------ 本文抜粋 ------

ExcelとPythonはそれぞれ強力なデータ処理ツールとして知られています。ExcelとPythonのそれぞれを使いこなしている人にとって、その2つを組み合わせて使うと何ができるのか、気になりますよね?
そこで本記事では、PythonによるExcel操作で何ができるのか、メリットとデメリットを紹介します。また、Excel内でPythonを使用する「Python in Excel」についても簡潔に紹介します。ExcelとPythonの相乗効果でさらなる業務効率化を進めましょう。
- PythonによるExcel操作で何ができるのか?
- PythonによるExcel操作の具体的な方法
- PythonによるExcel操作の適用事例
- 「Python in Excel」について
PythonによるExcel操作で何ができるのか?
まず、PythonでExcelを操作することによって何ができるのか、について紹介します。
Pythonを使うことで、Excelのみで行えていたことに加えて、Excel以外のデータやアプリケーションとの連携が可能となります。
- Excelファイルの読み込みと書き込み
- データの分析と処理
- グラフやチャート作成
- タスクの自動化
- WEBスクレイピング
- ExcelとExcel以外のアプリケーションの連携
- Excelの印刷設定
現在ではExcelは実務のさまざまな場所で欠かせない存在となっています。そのExcelの作業範囲を拡げてくれる存在がPythonです。
PythonとExcel VBAの違い
Excelの自動化の方法として、Pythonの他にExcel VBAがあります。
PythonとExcel VBAの違いとして、汎用性、再利用性、パフォーマンスが挙げられます。
まず、PythonはWeb開発やデータ分析、機械学習など、さまざまな領域で使用される、汎用的なプログラミング言語です。それに対し、Excel VBAはExcel専用のプログラミング言語であり、Excel内部でマクロを作成するために使用されます。
また、Pythonは高い再利用性があり、コードのモジュール化やパッケージ化が容易です。それに対し、Excel VBAは特定のExcelファイルに関連付けられていて、他のExcelファイルで再利用するのが難しい場合があります。
さらに大量のデータを処理する場合、Pythonの方がExcel VBAよりもパフォーマンスが優れています。
PythonによるExcel操作のメリット
それでは、PythonでExcel操作を行うことのメリットはどういった点でしょうか?
まず、WindowsとMacのような環境に依存しないというメリットがあります。

------ 提示資料 ------

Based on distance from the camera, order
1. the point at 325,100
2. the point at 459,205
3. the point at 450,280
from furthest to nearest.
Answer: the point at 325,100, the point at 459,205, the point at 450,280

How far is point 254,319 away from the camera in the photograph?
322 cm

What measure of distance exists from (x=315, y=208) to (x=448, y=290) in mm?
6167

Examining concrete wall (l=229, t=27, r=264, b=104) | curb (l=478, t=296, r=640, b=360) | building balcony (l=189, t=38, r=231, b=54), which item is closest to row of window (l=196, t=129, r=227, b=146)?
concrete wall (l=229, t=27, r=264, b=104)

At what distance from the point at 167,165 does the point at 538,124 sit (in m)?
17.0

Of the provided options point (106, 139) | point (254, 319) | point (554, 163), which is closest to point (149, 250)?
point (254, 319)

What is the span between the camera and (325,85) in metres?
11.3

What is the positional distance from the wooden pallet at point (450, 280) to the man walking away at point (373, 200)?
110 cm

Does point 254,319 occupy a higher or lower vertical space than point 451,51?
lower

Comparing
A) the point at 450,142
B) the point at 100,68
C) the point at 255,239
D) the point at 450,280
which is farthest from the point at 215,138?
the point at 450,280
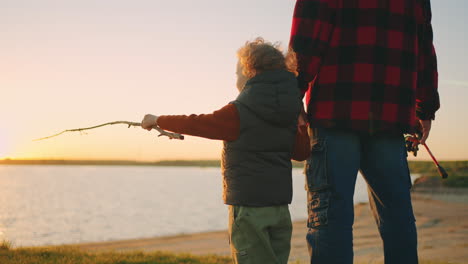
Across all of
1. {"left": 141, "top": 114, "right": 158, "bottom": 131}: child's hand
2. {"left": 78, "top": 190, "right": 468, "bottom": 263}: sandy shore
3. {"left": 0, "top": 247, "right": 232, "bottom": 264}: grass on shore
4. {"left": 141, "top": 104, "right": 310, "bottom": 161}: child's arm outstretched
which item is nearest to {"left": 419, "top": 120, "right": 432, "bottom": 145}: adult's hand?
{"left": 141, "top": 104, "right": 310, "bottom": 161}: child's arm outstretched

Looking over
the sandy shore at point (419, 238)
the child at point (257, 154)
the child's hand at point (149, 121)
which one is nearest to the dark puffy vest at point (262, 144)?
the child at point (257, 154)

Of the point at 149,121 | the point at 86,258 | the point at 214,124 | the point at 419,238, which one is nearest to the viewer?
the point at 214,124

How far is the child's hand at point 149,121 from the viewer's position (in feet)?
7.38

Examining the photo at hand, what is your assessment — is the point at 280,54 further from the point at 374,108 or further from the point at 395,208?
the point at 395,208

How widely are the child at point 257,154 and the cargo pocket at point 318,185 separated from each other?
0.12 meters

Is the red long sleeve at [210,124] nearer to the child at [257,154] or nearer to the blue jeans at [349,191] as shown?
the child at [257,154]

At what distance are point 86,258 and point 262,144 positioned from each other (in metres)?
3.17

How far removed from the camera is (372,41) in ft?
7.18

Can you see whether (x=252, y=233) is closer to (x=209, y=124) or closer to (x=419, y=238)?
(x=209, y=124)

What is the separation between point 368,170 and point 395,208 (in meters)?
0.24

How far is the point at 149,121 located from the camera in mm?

------
------ 提示資料 ------

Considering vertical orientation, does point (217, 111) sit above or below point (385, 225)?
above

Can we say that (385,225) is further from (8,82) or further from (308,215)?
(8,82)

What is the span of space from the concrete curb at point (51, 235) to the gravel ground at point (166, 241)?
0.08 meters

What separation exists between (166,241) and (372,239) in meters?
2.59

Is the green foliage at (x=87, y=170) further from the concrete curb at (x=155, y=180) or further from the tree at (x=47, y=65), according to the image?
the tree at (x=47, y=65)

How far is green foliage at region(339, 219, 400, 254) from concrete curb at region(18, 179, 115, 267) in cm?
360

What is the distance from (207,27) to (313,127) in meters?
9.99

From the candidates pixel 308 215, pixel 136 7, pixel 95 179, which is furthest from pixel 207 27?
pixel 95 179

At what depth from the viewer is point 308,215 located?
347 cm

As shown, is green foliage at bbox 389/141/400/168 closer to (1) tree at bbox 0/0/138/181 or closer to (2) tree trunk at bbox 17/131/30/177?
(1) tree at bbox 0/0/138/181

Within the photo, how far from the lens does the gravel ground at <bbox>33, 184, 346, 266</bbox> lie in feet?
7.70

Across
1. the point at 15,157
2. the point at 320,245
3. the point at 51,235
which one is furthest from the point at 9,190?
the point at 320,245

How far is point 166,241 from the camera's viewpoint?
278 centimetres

------

■ 設定課題 A ■
PythonとExcelについての本文抜粋で、PythonによるExcel操作でできることとして箇条書きで挙げられている項目をすべて挙げよ。
■ 設定課題 B ■
本文抜粋の「まず、PythonはWeb開発や」で始まる段落を、主な事実を残して短く書き直せ。
記録はこの作業には関係しない。

■ 解答例 A ■
- Excelファイルの読み込みと書き込み
- データの分析と処理
- グラフやチャート作成
- タスクの自動化
- WEBスクレイピング
- ExcelとExcel以外のアプリケーションの連携
- Excelの印刷設定

■ 解答例 B ■
Pythonは、Web開発、データ分析、機械学習など多くの領域で使われる汎用的な言語である。一方、Excel VBAはExcel専用の言語で、Excel内部でマクロを作るのに使われる。